A native Angeleno born and reared in Boyle Heights, Silbert graduated from Southwestern University Law School during the Depression and began his law career in downtown Los Angeles, paid $50 a month and a streetcar pass to the courthouse.
Constance Bennett, a movie star of the 1930s, became a client and helped move him toward a career in entertainment law. During his long career, he represented studio heads such as Howard Hughes and numerous film celebs while a partner at Wyman, Bautzer, Silbert & Kuchel.
Silbert’s career as a philanthropist began during the 1940s when a Columbia studio executive asked him to join the board of Cedars of Lebanon Hospital.
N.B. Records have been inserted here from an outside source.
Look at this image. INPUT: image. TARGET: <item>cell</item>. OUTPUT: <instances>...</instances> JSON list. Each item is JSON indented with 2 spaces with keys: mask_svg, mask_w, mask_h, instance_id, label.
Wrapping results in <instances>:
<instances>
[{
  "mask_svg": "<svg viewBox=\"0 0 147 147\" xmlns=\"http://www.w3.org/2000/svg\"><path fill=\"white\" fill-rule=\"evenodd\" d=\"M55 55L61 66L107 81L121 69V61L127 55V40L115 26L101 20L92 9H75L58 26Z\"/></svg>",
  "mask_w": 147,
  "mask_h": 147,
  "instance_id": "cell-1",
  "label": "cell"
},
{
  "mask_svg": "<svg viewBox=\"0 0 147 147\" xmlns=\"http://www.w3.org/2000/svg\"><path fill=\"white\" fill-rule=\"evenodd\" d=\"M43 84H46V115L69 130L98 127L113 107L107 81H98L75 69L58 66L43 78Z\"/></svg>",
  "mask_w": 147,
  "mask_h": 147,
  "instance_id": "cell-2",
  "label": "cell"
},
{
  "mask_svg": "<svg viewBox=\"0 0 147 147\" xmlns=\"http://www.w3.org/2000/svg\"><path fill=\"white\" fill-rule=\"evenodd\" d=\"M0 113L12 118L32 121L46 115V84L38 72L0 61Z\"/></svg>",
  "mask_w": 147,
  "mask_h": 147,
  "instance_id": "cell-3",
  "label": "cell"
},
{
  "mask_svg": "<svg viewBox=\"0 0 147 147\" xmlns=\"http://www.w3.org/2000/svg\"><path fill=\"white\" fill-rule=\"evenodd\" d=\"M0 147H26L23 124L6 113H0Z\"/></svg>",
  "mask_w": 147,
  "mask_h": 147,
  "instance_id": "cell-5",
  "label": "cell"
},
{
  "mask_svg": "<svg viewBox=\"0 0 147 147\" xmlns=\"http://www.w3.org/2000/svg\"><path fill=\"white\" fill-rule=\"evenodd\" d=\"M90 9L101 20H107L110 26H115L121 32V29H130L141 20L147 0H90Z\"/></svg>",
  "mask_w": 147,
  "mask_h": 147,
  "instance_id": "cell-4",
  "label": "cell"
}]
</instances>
Silbert’s efforts on behalf of the AFHU (he and his wife became benefactors of Hebrew U. in 1970) led him to bring scores of delegations to Israel and later to the establishment of vital facilities on the Mount Scopus campus, including the Harvey L. Silbert Center for Israeli Studies.
Silbert was at ease with American leaders, Israeli prime ministers as well as Hollywood celebrities. He counted among his friends, Gregory Peck and Frank Sinatra. His friendship with Sinatra resulted in the singer subsidizing a Hebrew University edifice. At his urging, Barbra Streisand funded a building on the Mount Scopus campus.
He is survived by his wife of 67 years, Lillian; a son and daughter; four grandchildren; three great grandchildren; and a sister.